Calling Capital’s Bluff
The second big challenge – equally important – is the question of the economic transformation that these governments can or cannot bring about. The fear of the ‘flight of capital’ – already rife in Chile months before the government has assumed office – is one of the ways by which incumbent governments have been threatened. After all, if capital flees, it will not only affect production and the economy in general, it will lead to further aggravation of the unemployment situation. I am often reminded of the headlines of Indian newspapers in 2004, when the United Progressive Alliance (UPA I), supported by the Left and social movements was to assume power. ‘BLOODBATH’ screamed the headlines of one of the leading newspapers, referring to the way the stock market crashed. Nothing really happened on the ground. No one was affected even for one day and the stock market too, soon returned to its normal business.

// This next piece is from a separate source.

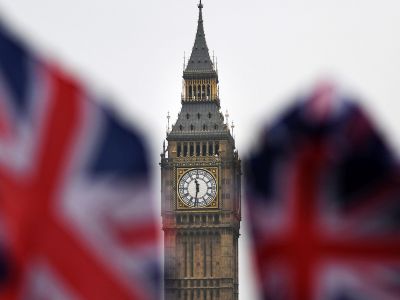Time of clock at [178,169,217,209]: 11:31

When Iceland jailed 26 of its bankers in 2015, there were grave apprehensions of the possible consequences of this action but nothing really happened. It is not as if nothing at all happens. If you suddenly breakaway from set patterns of doing things, there is bound to be an immediate dislocation. Certainly, transitions need to be planned because we are functioning in democratic polities. Planning transitions even in the case of old fossil fuel industries will be necessary – not for the benefit of capital but so that ordinary people do not have to face the consequences of any sudden disruption. Some flights of capital too will definitely happen in the short run. But they will come right back and want to invest. This is evident even from the way they want to do business in a highly controlled environment like China’s. Notice that in none of the instances I have cited above was there any threat of nationalization or any such radical measure being undertaken. This business of stock markets crashing and threats of ‘flight of capital’ are standard blackmailing tactics used by capital and their bluff needs to be called every now and then.
After all, it is always good to remind ourselves that global capital has actually fled, through the 1990s onwards, from the high cost of labour and environmental requirements in the USA and Europe. It cannot afford to ‘flee’ very much further – unless Elon Musk can gratify capitalists by providing cheap labour and a ready made market on Mars!